SOURCE MATERIAL:

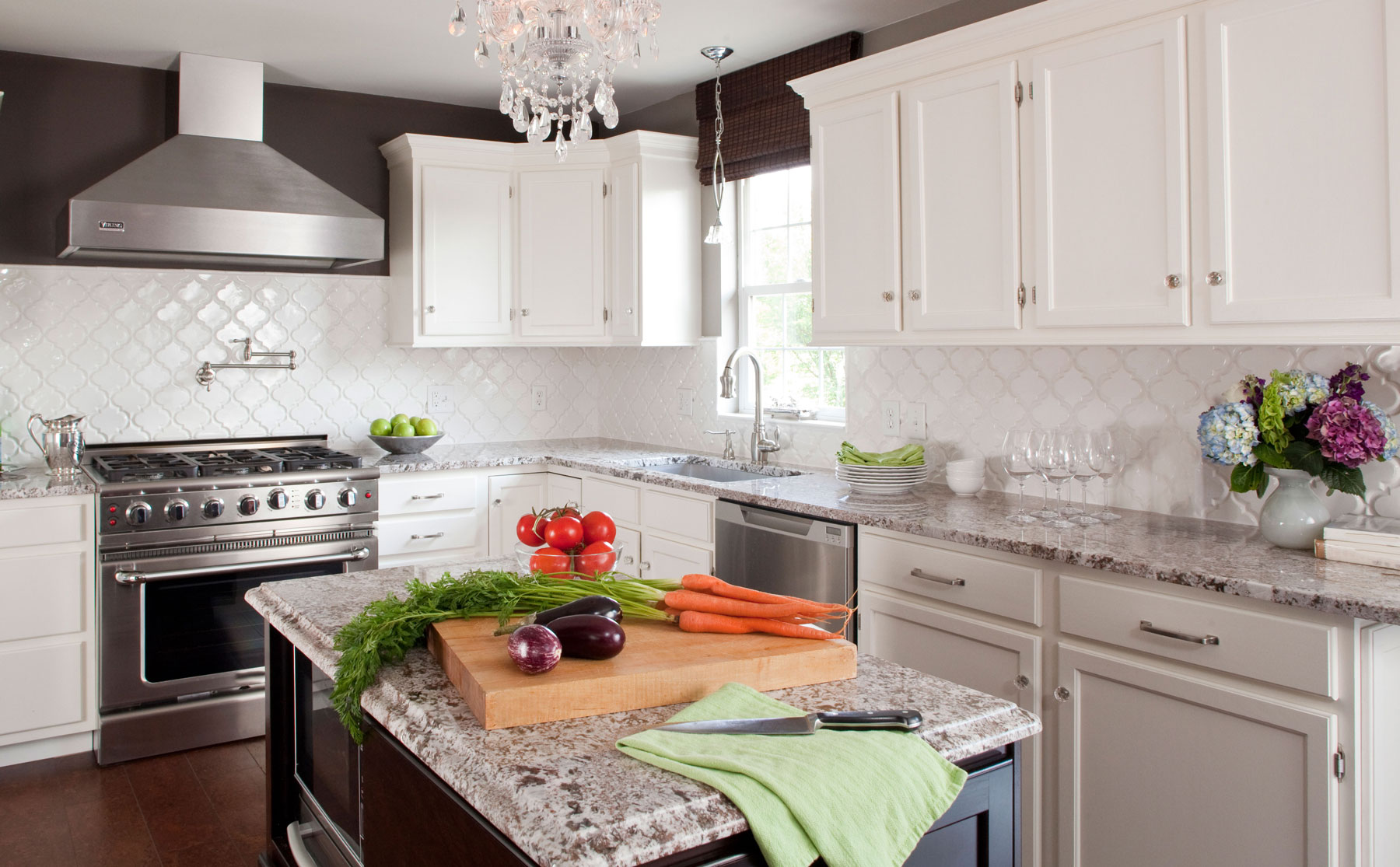 Kitchen with two-toned cabinets
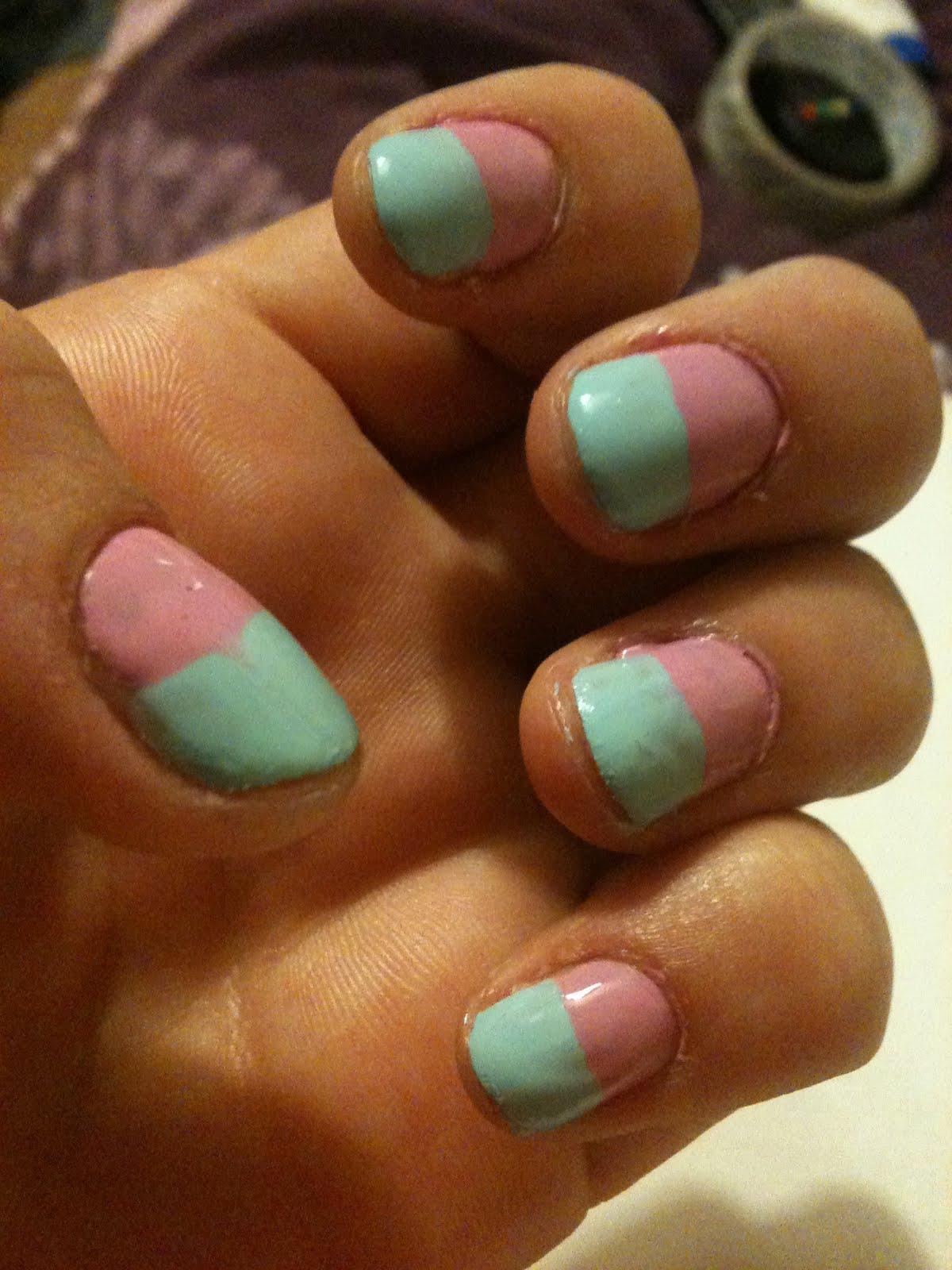 Little Spotty Dress: nail art.. gone wrong (:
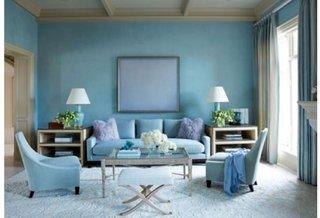 Canapea bleu in living zugravit cu bleu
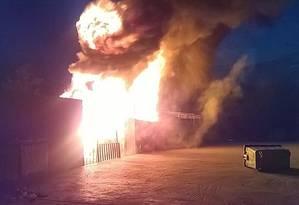 Incêndio atingiu residências dentro de campo de refugiados em Lesbos Foto: Reprodução / Twitter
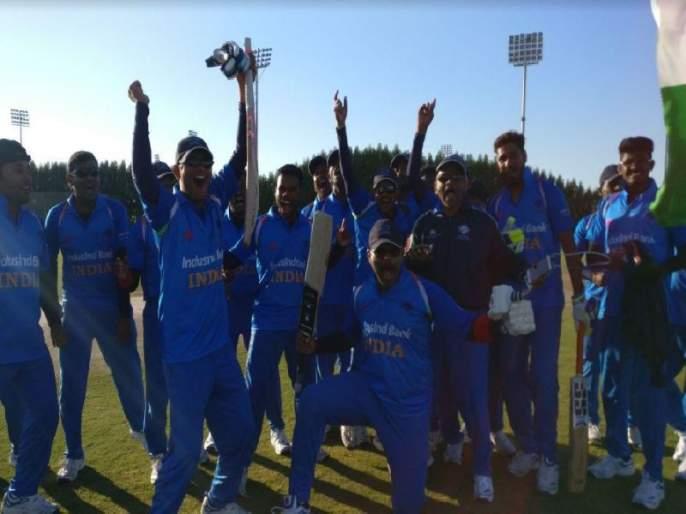 India's spectacular winning opening, hard-hitting Rival Pakistan | भारताची शानदार विजयी सलामी, कट्टर प्रतिस्पर्धी पाकिस्तानला लोळवले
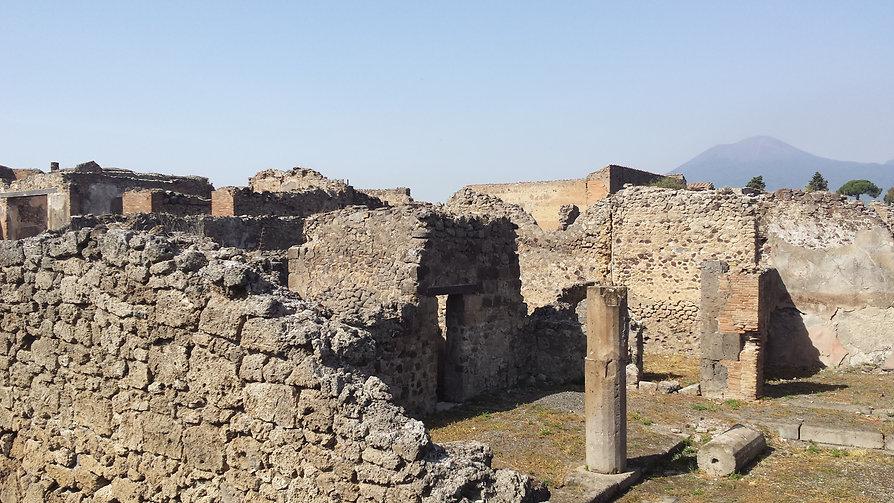 Pompei town view 4.jpg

ACTIVITY:
Retype all of the listing word for word and skip the pictures.

PROBLEM SOLUTION:
 Kitchen with two-toned cabinets
 Little Spotty Dress: nail art.. gone wrong (:
 Canapea bleu in living zugravit cu bleu
 Incêndio atingiu residências dentro de campo de refugiados em Lesbos Foto: Reprodução / Twitter
 India's spectacular winning opening, hard-hitting Rival Pakistan | भारताची शानदार विजयी सलामी, कट्टर प्रतिस्पर्धी पाकिस्तानला लोळवले
 Pompei town view 4.jpg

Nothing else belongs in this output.